I went back on Thursday to meet with the doctor and her case manager. Every Thursday the therapists and doctors have a meeting about the patients' progress and what they're going to work on in the next week. Then they meet with the parents. The meeting about Mia wasn't all that exciting because she had just arrived and I already knew most of it, but it's still good to hear their plans. Finally, my mother and I went up on Sunday (yesterday) for a Mother's Day tea. That was fun.
I wasn't sure how often I was going to go up and see her, but after the first week, I think I'm going to leave her alone most of the time. The instant she sees me, she starts chanting that she wants to go home and watch TV. The nurses thought that was sad because she wanted to go home, but I had to tell them that for Mia, "home" only means a place where she can watch television - she can watch TV in her room at the clinic, and that makes her happy. I asked the therapists if she was demanding television when I wasn't there, and they said she was fine. So I'm more of a distraction than anything. She doesn't have a lot of free time anyway, and I'd rather she spend it in the day room playing with the recreational therapists (yes, they have recreational therapists, whose job is to play with the kids) than watching TV. Mia's perfectly happy when I'm not there, after all, so while I'm still going to visit her, I'm going to limit my appearances at the place.
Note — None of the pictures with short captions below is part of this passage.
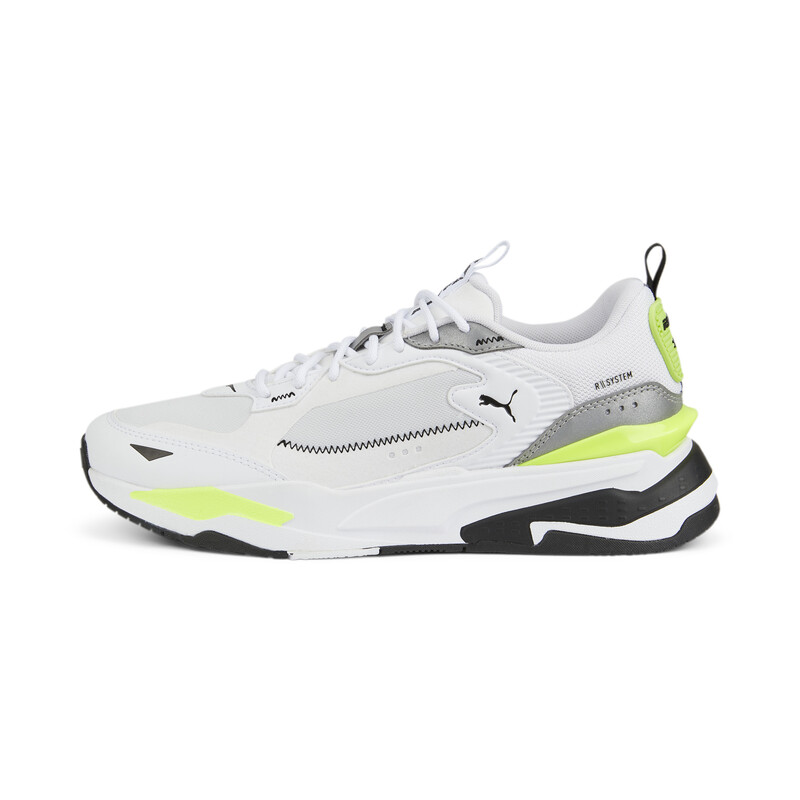 

PUMA RS-Fast Limiter Neon Sneakers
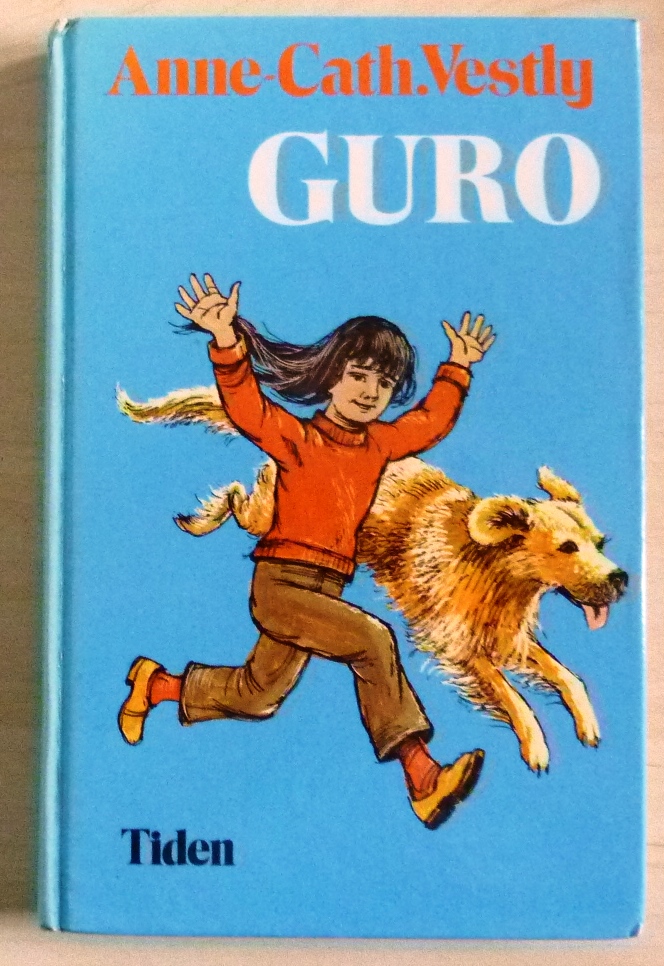 Guro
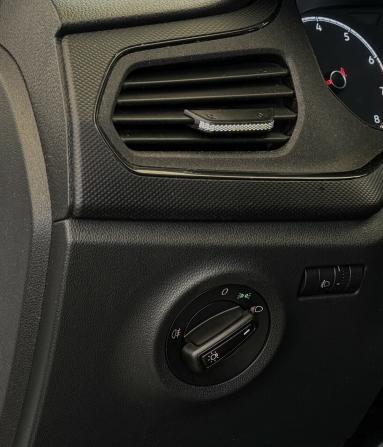 Volkswagen Polo VI с пробегом 2021 года, цена 1 150 000 рублей, 136179 км, лифтбек, Автокод Объявления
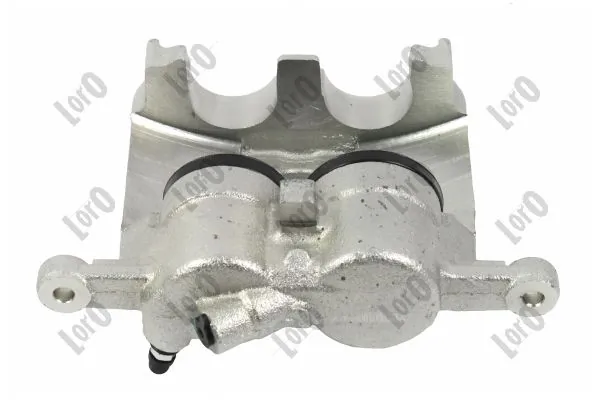 Brake Caliper 131-04-554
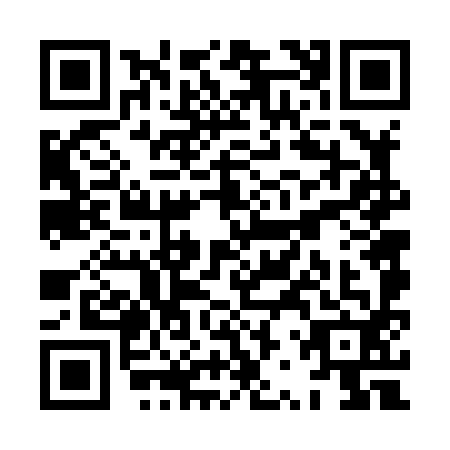 QR code for XRV8922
The clinic has a nice group of kids, and Mia seems to enjoy it. They have some babies, but they also have a 5-year-old, a 7-year-old, an 8-year-old, an 11-year-old, and a 12-year-old, all with varying degrees of physical and mental disabilities. Some kids are there simply to recover physically from accidents, while others are there for reasons similar to Mia. The kids seem to like Mia, even though Mia tends to ignore them. But she likes saying hello to everyone, and when I'm there and I can watch her without her seeing me, she seems to be enjoying herself.
She's been in the clinic for a week now, and I do hope we can see some progress soon. That's not too much to ask, is it? I will continue to update her work as she moves on, and it would be nice to report good news.